Задание 1: Изложите отрывок о пожилых крестьянах в двух предложениях.
......
Старики, семейные или одинокие, как правило, предпочитали оставаться на своей земле. Нормой было проживание в одном доме со «смотрителем»; лишь один из десяти престарелых крестьян, в среднем, располагал такой роскошью, как отдельное жилье. Что характерно, только треть стариков заключала контракты с собственными детьми. Точных причин мы не знаем. Во-первых, можно предположить, что средневековые английские семьи необязательно были «родовыми» - иными словами, престарелый крестьянин-завещатель не приходился родней новой главе дома. Во-вторых, в манориальных записях могли фиксироваться, в первую очередь, именно контракты «на стороне», поскольку у родителей и детей в норме были дружеские отношение, не требующие непременных юридических гарантий. Известно, что обеспеченные крестьяне предпочитали все оговаривать в завещаниях, не составляя специальных контрактов, и строить взрослым детям отдельное жилье. Иными словами, в манориальных записях, по преимуществу, представлены контракты, составленные небогатыми крестьянами без близких родственников – или же крестьянами, которые уже распределили свое имущество между наследниками, оставив за собой домик и несколько акров земли.
......
Задание 2: Выведите дословно все шесть строк списка ниже, опустив картинки.

Предоставленный список:
......
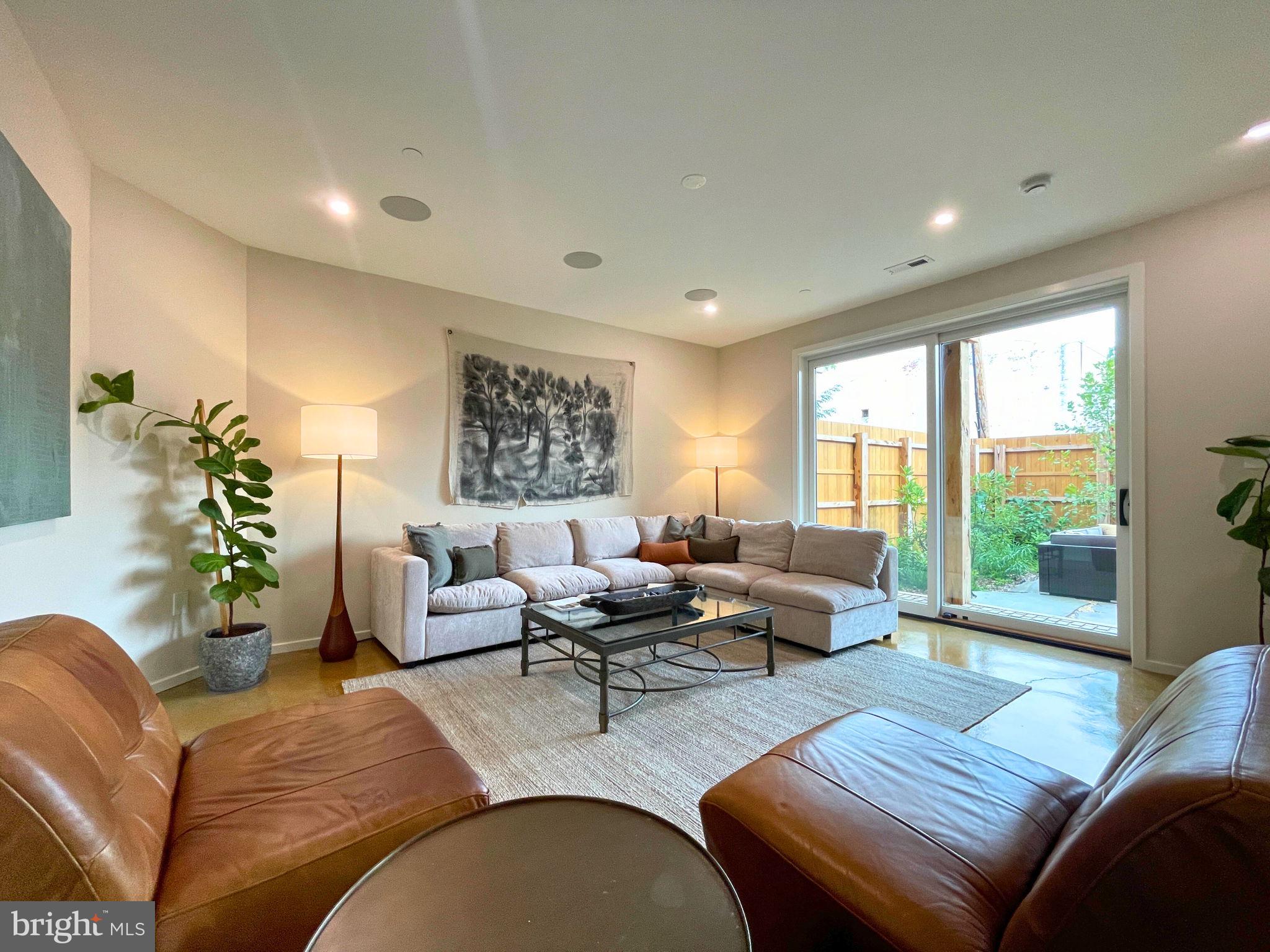 Real estate listing preview #13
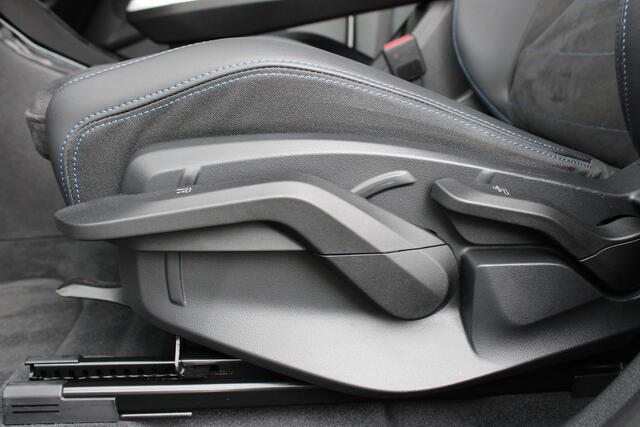 BMW X1 xDrive25e M Sport Automaat / Sportstoelen / Comfort Access / Achteruitrijcamera / Adaptieve LED / M Adaptief onderstel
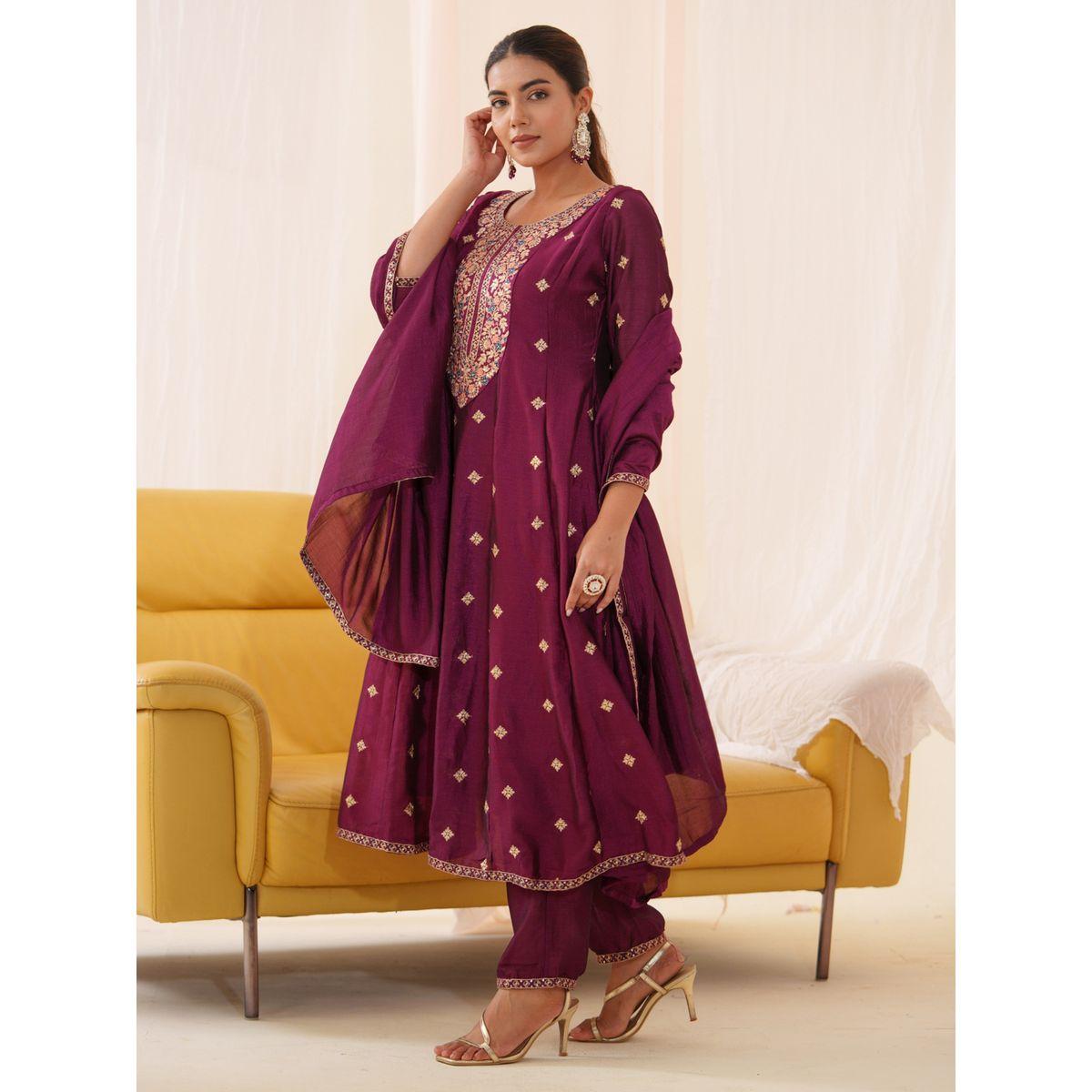 DW X Styli Floral Embroidered Kurta with Trousers and Dupatta Set-women-clothing-ethnicwear-kurtasets-image-3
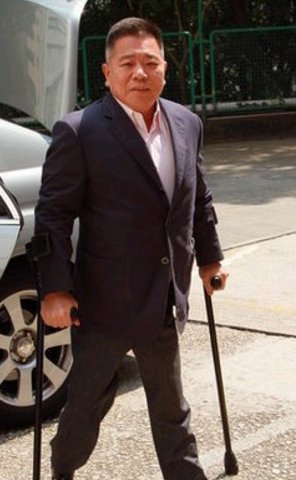 “落魄”千金黎姿，放著富二代許晉亨不要，為何偏偏嫁給瘸腿富豪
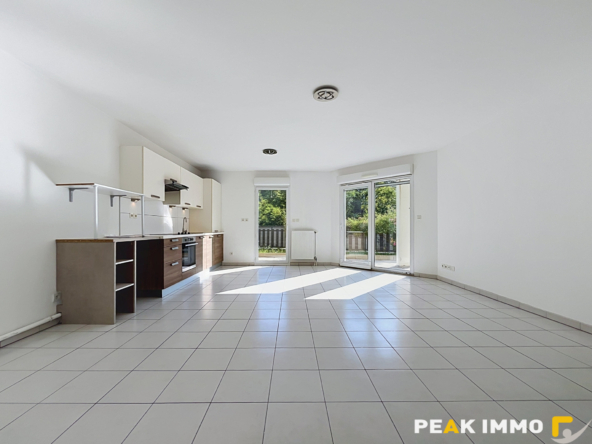 BONNE   T4 86 m2 EN REZ-DE-JARDIN   50 m2 D'EXTÉRIEUR   2 GA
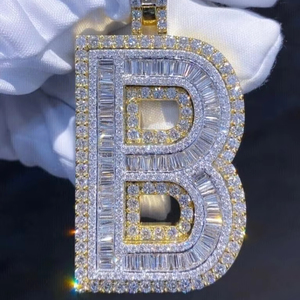 Lujo Hip Hop estilo 925 plata esterlina 3Ct Baguette corte Moissanite diamante inicial 'B' colgante 14K oro amarillo plateado Unisex - Product Image 1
......
Ответ 1: Пожилые крестьяне обычно оставались на своей земле и жили в одном доме со «смотрителем», причем контракты с собственными детьми заключала лишь треть из них. В манориальных записях представлены в основном контракты небогатых крестьян без близких родственников или тех, кто уже распределил имущество между наследниками, тогда как обеспеченные крестьяне предпочитали все оговаривать в завещаниях.

Ответ 2:
 Real estate listing preview #13
 BMW X1 xDrive25e M Sport Automaat / Sportstoelen / Comfort Access / Achteruitrijcamera / Adaptieve LED / M Adaptief onderstel
 DW X Styli Floral Embroidered Kurta with Trousers and Dupatta Set-women-clothing-ethnicwear-kurtasets-image-3
 “落魄”千金黎姿，放著富二代許晉亨不要，為何偏偏嫁給瘸腿富豪
 BONNE   T4 86 m2 EN REZ-DE-JARDIN   50 m2 D'EXTÉRIEUR   2 GA
 Lujo Hip Hop estilo 925 plata esterlina 3Ct Baguette corte Moissanite diamante inicial 'B' colgante 14K oro amarillo plateado Unisex - Product Image 1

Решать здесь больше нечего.